You'll never go hungry with this scroggin recipe on hand! Perfect for staying fuelled on outdoor adventures, or simply to keep in the drawer at work for any snacking emergencies, this mixture will never let you down.

  • 20 mins preparation
  • 20 mins cooking
  • Serves 4
  • Print


  • 3 cup popped popcorn
  • 1/2 cup cashews
  • 1 cup walnuts
  • 1 cup coconut chips or shredded coconut
  • 1/2 cup pumpkin seeds
  • 1/2 cup sunflower seeds
  • 1 teaspoon cinnamon
  • 1/2 teaspoon mixed spice
  • 1/2 teaspoon nutmeg
  • 50 gram butter
  • 1/2 cup pure maple syrup
  • 1 teaspoon vanilla extract
  • 1/4 teaspoon baking soda
  • 1 cup dried fruit (we used mango, banana and melon)


  • 1
    Preheat oven to 150°C. Line a large oven tray with baking paper.
  • 2
    Thoroughly mix together the popcorn, nuts, coconut, seeds and spices, then spread evenly over the tray.
  • 3
    In a small saucepan over medium heat, gently melt butter and maple syrup together until bubbling and turning deep brown (about 5 minutes).
  • 4
    Have a whisk at the ready.
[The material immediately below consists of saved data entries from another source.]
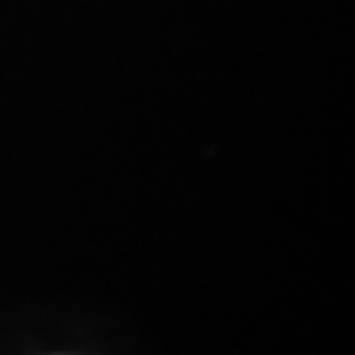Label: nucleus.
Instances as JSON below:
<instances>
[]
</instances>
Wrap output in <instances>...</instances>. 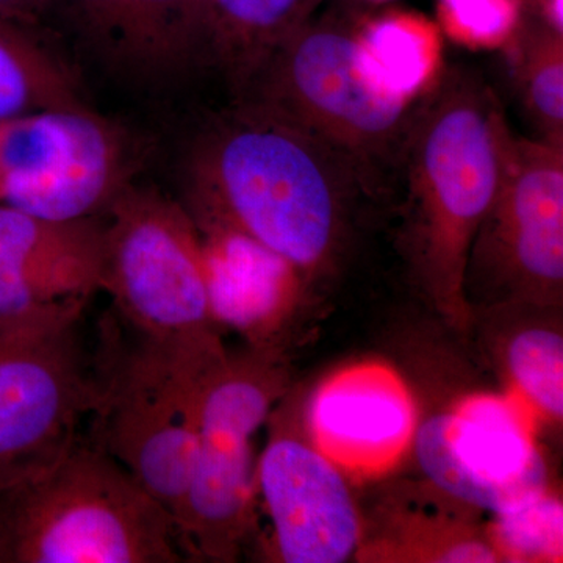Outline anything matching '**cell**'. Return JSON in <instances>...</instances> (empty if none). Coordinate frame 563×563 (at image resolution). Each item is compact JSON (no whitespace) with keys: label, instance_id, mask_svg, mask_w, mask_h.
<instances>
[{"label":"cell","instance_id":"11","mask_svg":"<svg viewBox=\"0 0 563 563\" xmlns=\"http://www.w3.org/2000/svg\"><path fill=\"white\" fill-rule=\"evenodd\" d=\"M437 490L495 514L548 487L533 415L517 396L473 395L417 426L412 443Z\"/></svg>","mask_w":563,"mask_h":563},{"label":"cell","instance_id":"18","mask_svg":"<svg viewBox=\"0 0 563 563\" xmlns=\"http://www.w3.org/2000/svg\"><path fill=\"white\" fill-rule=\"evenodd\" d=\"M40 29L0 16V120L87 107L76 74Z\"/></svg>","mask_w":563,"mask_h":563},{"label":"cell","instance_id":"2","mask_svg":"<svg viewBox=\"0 0 563 563\" xmlns=\"http://www.w3.org/2000/svg\"><path fill=\"white\" fill-rule=\"evenodd\" d=\"M510 133L492 88L453 69L421 102L404 144L391 190L401 198L404 254L418 287L455 325L470 317L466 263L498 190Z\"/></svg>","mask_w":563,"mask_h":563},{"label":"cell","instance_id":"23","mask_svg":"<svg viewBox=\"0 0 563 563\" xmlns=\"http://www.w3.org/2000/svg\"><path fill=\"white\" fill-rule=\"evenodd\" d=\"M440 21L468 46H501L520 22V0H439Z\"/></svg>","mask_w":563,"mask_h":563},{"label":"cell","instance_id":"22","mask_svg":"<svg viewBox=\"0 0 563 563\" xmlns=\"http://www.w3.org/2000/svg\"><path fill=\"white\" fill-rule=\"evenodd\" d=\"M523 41L518 77L526 109L540 140L563 147V33L547 24Z\"/></svg>","mask_w":563,"mask_h":563},{"label":"cell","instance_id":"26","mask_svg":"<svg viewBox=\"0 0 563 563\" xmlns=\"http://www.w3.org/2000/svg\"><path fill=\"white\" fill-rule=\"evenodd\" d=\"M358 3H365V5H384V3L393 2V0H357Z\"/></svg>","mask_w":563,"mask_h":563},{"label":"cell","instance_id":"6","mask_svg":"<svg viewBox=\"0 0 563 563\" xmlns=\"http://www.w3.org/2000/svg\"><path fill=\"white\" fill-rule=\"evenodd\" d=\"M287 385L277 347L228 354L207 377L191 479L177 520L187 561L233 562L242 553L258 498L254 437Z\"/></svg>","mask_w":563,"mask_h":563},{"label":"cell","instance_id":"7","mask_svg":"<svg viewBox=\"0 0 563 563\" xmlns=\"http://www.w3.org/2000/svg\"><path fill=\"white\" fill-rule=\"evenodd\" d=\"M95 358L99 401L88 443L179 520L198 448L199 404L217 366L177 361L110 332Z\"/></svg>","mask_w":563,"mask_h":563},{"label":"cell","instance_id":"12","mask_svg":"<svg viewBox=\"0 0 563 563\" xmlns=\"http://www.w3.org/2000/svg\"><path fill=\"white\" fill-rule=\"evenodd\" d=\"M103 217L58 221L0 207V332L81 317L102 291Z\"/></svg>","mask_w":563,"mask_h":563},{"label":"cell","instance_id":"1","mask_svg":"<svg viewBox=\"0 0 563 563\" xmlns=\"http://www.w3.org/2000/svg\"><path fill=\"white\" fill-rule=\"evenodd\" d=\"M188 185L195 220L246 233L303 280L332 268L355 203L380 199L342 152L246 101L196 141Z\"/></svg>","mask_w":563,"mask_h":563},{"label":"cell","instance_id":"24","mask_svg":"<svg viewBox=\"0 0 563 563\" xmlns=\"http://www.w3.org/2000/svg\"><path fill=\"white\" fill-rule=\"evenodd\" d=\"M46 0H0V16L40 27Z\"/></svg>","mask_w":563,"mask_h":563},{"label":"cell","instance_id":"9","mask_svg":"<svg viewBox=\"0 0 563 563\" xmlns=\"http://www.w3.org/2000/svg\"><path fill=\"white\" fill-rule=\"evenodd\" d=\"M81 317L0 332V487L47 468L76 446L99 401Z\"/></svg>","mask_w":563,"mask_h":563},{"label":"cell","instance_id":"21","mask_svg":"<svg viewBox=\"0 0 563 563\" xmlns=\"http://www.w3.org/2000/svg\"><path fill=\"white\" fill-rule=\"evenodd\" d=\"M506 366L515 396L533 418L558 422L563 415V340L547 328L515 333L507 344Z\"/></svg>","mask_w":563,"mask_h":563},{"label":"cell","instance_id":"4","mask_svg":"<svg viewBox=\"0 0 563 563\" xmlns=\"http://www.w3.org/2000/svg\"><path fill=\"white\" fill-rule=\"evenodd\" d=\"M102 217V291L133 342L198 365L224 361L188 207L132 181Z\"/></svg>","mask_w":563,"mask_h":563},{"label":"cell","instance_id":"8","mask_svg":"<svg viewBox=\"0 0 563 563\" xmlns=\"http://www.w3.org/2000/svg\"><path fill=\"white\" fill-rule=\"evenodd\" d=\"M139 166L131 133L88 107L0 120V207L58 221L102 217Z\"/></svg>","mask_w":563,"mask_h":563},{"label":"cell","instance_id":"10","mask_svg":"<svg viewBox=\"0 0 563 563\" xmlns=\"http://www.w3.org/2000/svg\"><path fill=\"white\" fill-rule=\"evenodd\" d=\"M563 285V147L510 133L501 179L474 239L465 296L554 306Z\"/></svg>","mask_w":563,"mask_h":563},{"label":"cell","instance_id":"5","mask_svg":"<svg viewBox=\"0 0 563 563\" xmlns=\"http://www.w3.org/2000/svg\"><path fill=\"white\" fill-rule=\"evenodd\" d=\"M246 101L342 152L390 196L421 102L384 91L361 60L358 27L309 18L280 41L244 88Z\"/></svg>","mask_w":563,"mask_h":563},{"label":"cell","instance_id":"17","mask_svg":"<svg viewBox=\"0 0 563 563\" xmlns=\"http://www.w3.org/2000/svg\"><path fill=\"white\" fill-rule=\"evenodd\" d=\"M322 0H207L209 60L236 91L255 76L280 41L309 18Z\"/></svg>","mask_w":563,"mask_h":563},{"label":"cell","instance_id":"19","mask_svg":"<svg viewBox=\"0 0 563 563\" xmlns=\"http://www.w3.org/2000/svg\"><path fill=\"white\" fill-rule=\"evenodd\" d=\"M358 27L361 60L384 91L422 101L442 77V38L424 16L390 11Z\"/></svg>","mask_w":563,"mask_h":563},{"label":"cell","instance_id":"20","mask_svg":"<svg viewBox=\"0 0 563 563\" xmlns=\"http://www.w3.org/2000/svg\"><path fill=\"white\" fill-rule=\"evenodd\" d=\"M487 536L499 562H561L563 507L550 488L492 514Z\"/></svg>","mask_w":563,"mask_h":563},{"label":"cell","instance_id":"15","mask_svg":"<svg viewBox=\"0 0 563 563\" xmlns=\"http://www.w3.org/2000/svg\"><path fill=\"white\" fill-rule=\"evenodd\" d=\"M309 442L351 474L391 470L413 443L417 410L409 388L388 366L361 363L333 374L310 398Z\"/></svg>","mask_w":563,"mask_h":563},{"label":"cell","instance_id":"14","mask_svg":"<svg viewBox=\"0 0 563 563\" xmlns=\"http://www.w3.org/2000/svg\"><path fill=\"white\" fill-rule=\"evenodd\" d=\"M46 22L129 79H169L209 60L207 0H46Z\"/></svg>","mask_w":563,"mask_h":563},{"label":"cell","instance_id":"13","mask_svg":"<svg viewBox=\"0 0 563 563\" xmlns=\"http://www.w3.org/2000/svg\"><path fill=\"white\" fill-rule=\"evenodd\" d=\"M257 495L277 561L342 563L361 548V515L343 470L287 426H276L257 459Z\"/></svg>","mask_w":563,"mask_h":563},{"label":"cell","instance_id":"3","mask_svg":"<svg viewBox=\"0 0 563 563\" xmlns=\"http://www.w3.org/2000/svg\"><path fill=\"white\" fill-rule=\"evenodd\" d=\"M173 515L124 466L79 440L0 487V563H180Z\"/></svg>","mask_w":563,"mask_h":563},{"label":"cell","instance_id":"16","mask_svg":"<svg viewBox=\"0 0 563 563\" xmlns=\"http://www.w3.org/2000/svg\"><path fill=\"white\" fill-rule=\"evenodd\" d=\"M195 221L210 312L218 328L240 333L251 347H276L306 280L290 262L246 233L220 222Z\"/></svg>","mask_w":563,"mask_h":563},{"label":"cell","instance_id":"25","mask_svg":"<svg viewBox=\"0 0 563 563\" xmlns=\"http://www.w3.org/2000/svg\"><path fill=\"white\" fill-rule=\"evenodd\" d=\"M544 16L550 27L563 33L562 0H544Z\"/></svg>","mask_w":563,"mask_h":563}]
</instances>
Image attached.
Remove pan from heat, stir in vanilla and baking soda and whisk vigorously. Be warned: the mixture may fizz and bubble so take care.
  • 5
    Quickly pour hot maple liquid over popcorn mixture and use a spoon or spatula to mix and coat as much of it as you can. Place tray in oven and bake for 20 minutes, turning occasionally, until golden brown all over.
  • 6
    Remove from oven. Once cooled, stir through the dried fruit. Store in an airtight container.


This scroggin can also be used as a delicious crumble topping on unsweetened yoghurt or preserved fruit for breakfast or dessert.